Adipogenic and chondrogenic differentiation of EMT-derived HMECs and MSCs. A. Following adipogenic differentiation, the EMT-derived HMECs and MSCs stained positive with Oil Red O dye (top) and fluorescent LipidTox^®, which stains oil droplets (bottom). Conversely, vector control HMECs did not stain using similar treatment (right panel). B. Quantitative RT-PCR analysis for the expression of the adipocyte marker PPARγ after 21 days in adipocyte differentiation condition. C. Quantitative RT-PCR analysis for the expression of LPL at different time points as indicated in the figure in EMT-derived HMECs, control HMECs and MSCs subjected to adipocyte differentiation. Quantitative RT-PCR was performed in triplicate (mean +/− SD). D. Chondrocytic nodules formed by EMT-derived HMECs or MSCs stained positive with Alcian Blue 8GX (top panel). These sections were counter stained with nuclear fast red solution.

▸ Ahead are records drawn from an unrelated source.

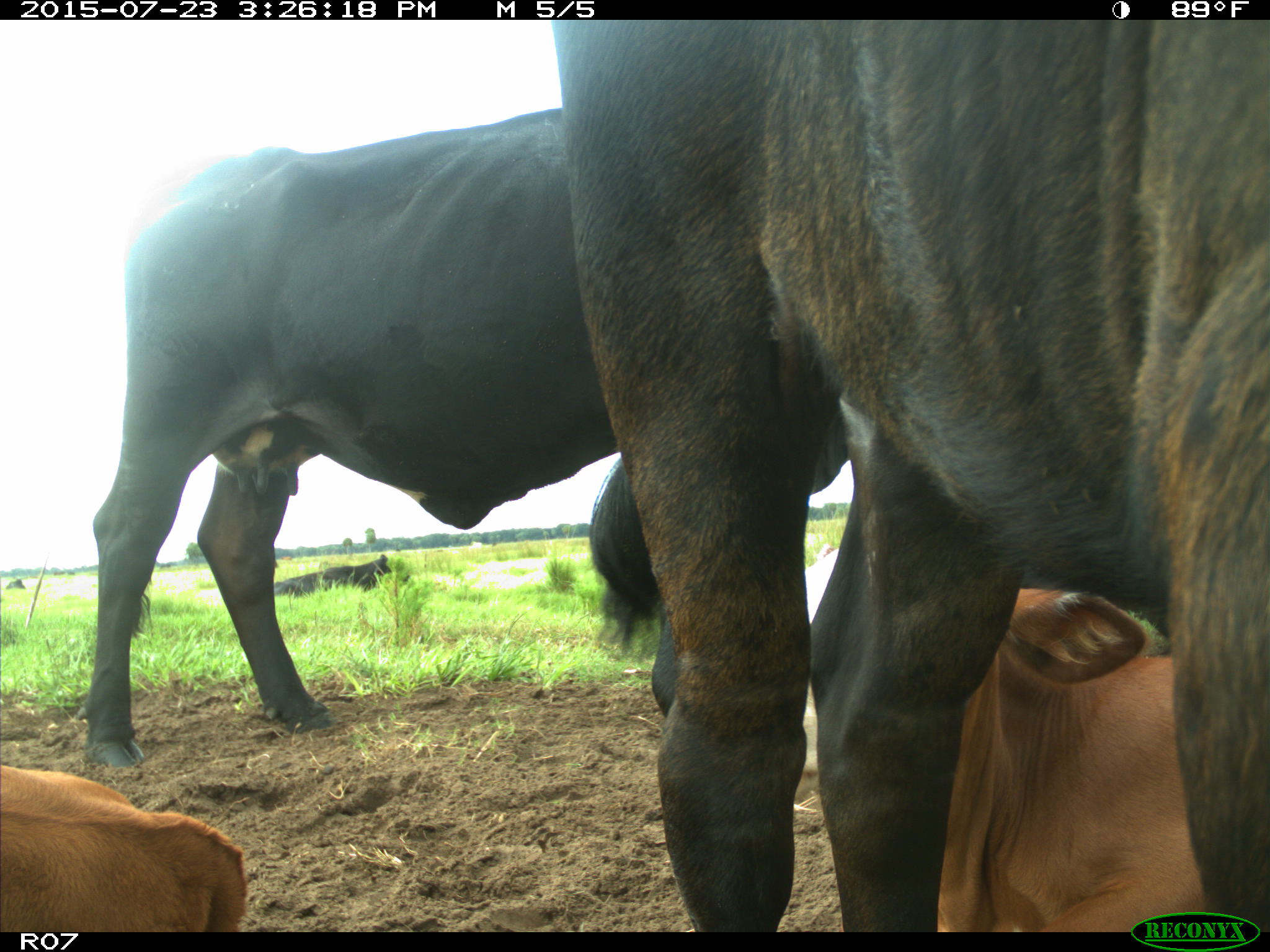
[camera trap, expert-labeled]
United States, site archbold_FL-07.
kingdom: Animalia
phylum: Chordata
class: Mammalia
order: Artiodactyla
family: Bovidae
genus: Bos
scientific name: Bos taurus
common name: domestic cow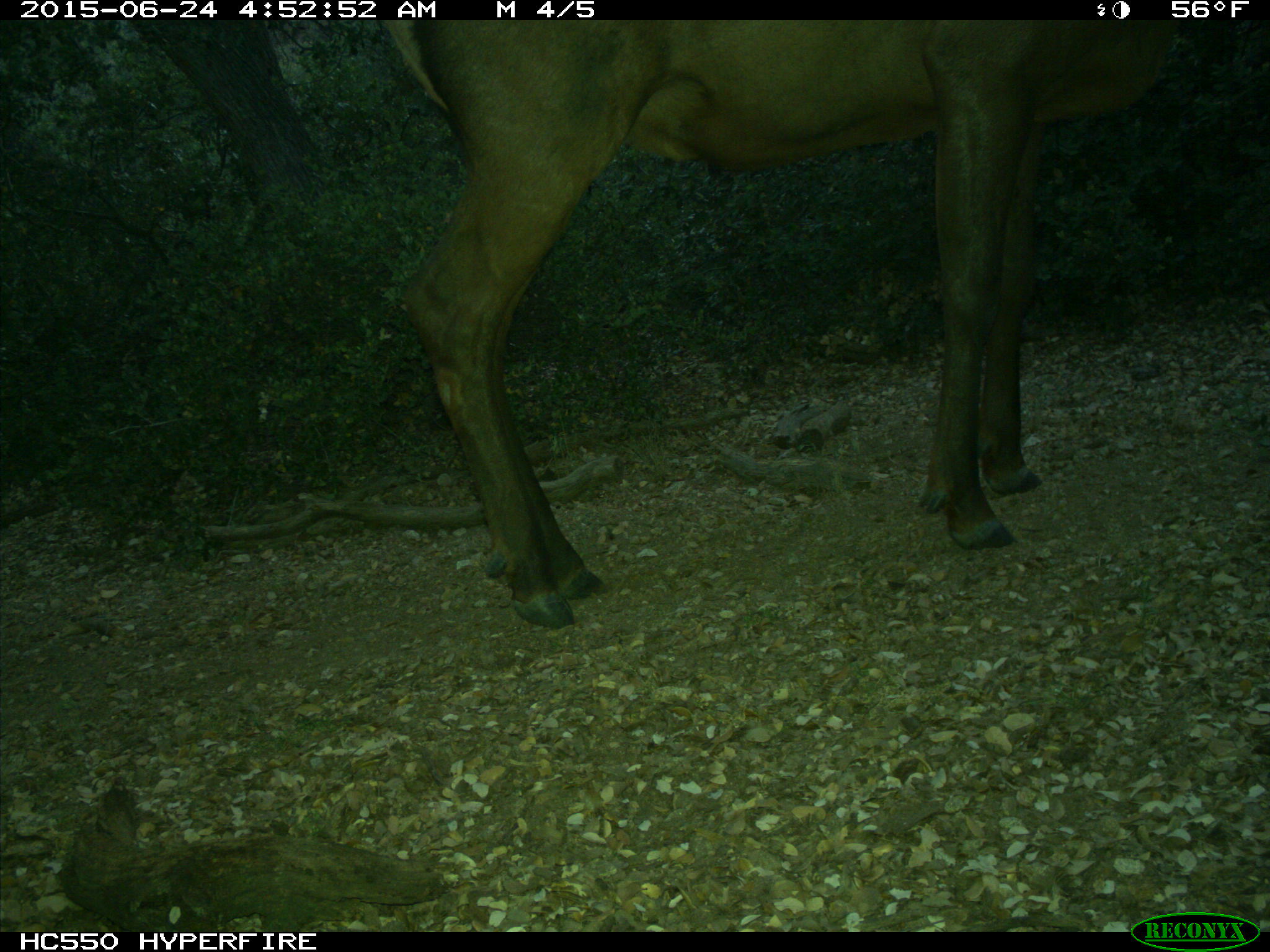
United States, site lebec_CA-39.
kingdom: Animalia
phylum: Chordata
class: Mammalia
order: Artiodactyla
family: Cervidae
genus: Cervus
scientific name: Cervus canadensis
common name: elk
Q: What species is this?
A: Cervus canadensis (elk).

Immunohistochemistry was performed on chondrocyte sections using collagen-I antibody (middle panel) and collagen-II (bottom panel). The vector-infected HMECs did not form any chondrocytes nodules under identical conditions.

Figure 4

Matrigel invasion assay to demonstrate migration of EMT-derived cells towards MDA-MB-231 breast cancer cells. (A) Three ×10⁴ of Twist or Snail or vector alone expressing HMECs or MSCs were incubated in the upper well of the invasion chamber in the presence or absence of PDGF-bb ligand (10ng/ml) (B) or MDA-MB-231 cells (C) in the bottom well. After 36 hr of incubation, cells that had migrated to the bottom side of the 8 µm membrane were stained and counted as described in methods.

Figure 5

In vivo wound homing by EMT-derived HMECs and MSCs. (A) Bioluminescent imaging of nude mice harboring wounds and injected with 3 × 10⁵ adenoviral firefly luciferase labeled EMT-derived HMECs or MSCs via the tail vein. These experiments were performed in triplicate and repeated three times. (B) Quantitative measurement of the relative fold change of bioluminescence. Wound regions were manually drawn and the signal intensity was expressed as photon flux or photons/s/cm² (p/s/cm²) compared to vector control HMECs.